**EJERCICIOS POR HACER**
A) Imprime el pasaje del texto sobre vinos que comienza con "Me han invitado" y continúa hasta "unos zapatos míticos.".
B) Responde estas preguntas sobre el texto sobre vinos:
(i) ¿Qué vinoteca de Barcelona se describe como la que tiene más referencias de la ciudad?
(ii) ¿Qué vinoteca se menciona en Pontevedra?
(iii) ¿Qué película se cita como ejemplo de gran consenso lacrimógeno?

**TEXTO MOSTRADO**
#####

El bebedor aficionado, cuando visita una ciudad, siempre lleva un par de direcciones de los bares de de vinos. Si alguien visita Barcelona es obligado que vaya a Mon Vínic (la vinoteca con más referencias de la ciudad) al bar de la cervecería Moritz (donde, a veces, puedes encontrar el mítico L’Ermita, de Álvaro Palacios, ¡a copas!) o el Hotel Omm (tienen Sílex a copas!). O la tienda Vila Viniteca, donde puedes comprar una botella, que te puedes tomar en la tiendecita de al lado, con unos quesos increíbles.

En Madrid está el Museo del Vino, o Vivir el vino… En Pontevedra, la Vinoteca Bagos. En fin, para buscar un lugar donde tomar un vino en una ciudad nueva, no hay como seguir blogs gastronómicos. Lo que nos lleva a los vinos míticos. Todo coleccionista ha soñado con beberse algún mito. Los mejores vinos del mundo. ¿Los entenderé? se preguntará ese coleccionista. ¿Sabría apreciar el precio del Petrus? ¿Del Mouton Roschild? ¿Del Romanée Contí? ¿Del Sílex? ¿Del champan Salon? ¿De l’Ermita? ¿De Espectacle? ¿Del Vega Sicilia? ¿De El Pisón? ¿De La Faraona? ¿Valen lo que cuestan? Es un debate tan intenso como el del arte. ¿El arte vale lo que vale? Al bebedor aficionado se le pone carne de gallina sólo con ver la etiqueta de Petrus, esas letras rojas, ese dibujo de San Pedro…

Me han invitado alguna vez a vinos míticos. Estupor y temblores. Se me han saltado las lágrimas. Pero diré, en mi descargo, que jamás he llorado con películas de gran consenso lacrimógeno como La vida es bella. Supongo que alguien que ame el arte o la moda morirá con solo ver la caja de unos zapatos míticos.

#####

**FILAS EXTRAÍDAS**

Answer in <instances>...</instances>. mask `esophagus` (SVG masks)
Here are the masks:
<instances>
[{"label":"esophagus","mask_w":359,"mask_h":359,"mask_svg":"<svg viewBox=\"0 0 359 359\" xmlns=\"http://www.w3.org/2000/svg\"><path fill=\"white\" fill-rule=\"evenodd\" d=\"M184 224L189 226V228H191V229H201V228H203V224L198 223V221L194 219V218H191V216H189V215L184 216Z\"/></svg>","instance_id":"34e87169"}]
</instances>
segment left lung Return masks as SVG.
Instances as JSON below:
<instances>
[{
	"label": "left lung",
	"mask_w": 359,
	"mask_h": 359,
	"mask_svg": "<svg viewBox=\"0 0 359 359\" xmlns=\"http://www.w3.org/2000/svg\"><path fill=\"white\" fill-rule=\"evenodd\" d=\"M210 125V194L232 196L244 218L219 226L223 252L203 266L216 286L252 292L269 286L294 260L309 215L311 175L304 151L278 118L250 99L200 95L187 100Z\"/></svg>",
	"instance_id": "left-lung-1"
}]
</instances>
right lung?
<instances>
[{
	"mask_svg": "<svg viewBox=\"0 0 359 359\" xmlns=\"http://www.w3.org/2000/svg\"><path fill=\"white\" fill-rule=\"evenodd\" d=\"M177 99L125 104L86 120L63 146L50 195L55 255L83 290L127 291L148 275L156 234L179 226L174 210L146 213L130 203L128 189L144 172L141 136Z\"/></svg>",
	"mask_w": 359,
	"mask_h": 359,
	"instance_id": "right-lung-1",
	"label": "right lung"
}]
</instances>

#####

**RESPUESTAS**
A)
Me han invitado alguna vez a vinos míticos. Estupor y temblores. Se me han saltado las lágrimas. Pero diré, en mi descargo, que jamás he llorado con películas de gran consenso lacrimógeno como La vida es bella. Supongo que alguien que ame el arte o la moda morirá con solo ver la caja de unos zapatos míticos.

B)
(i) Mon Vínic.
(ii) La Vinoteca Bagos.
(iii) La vida es bella.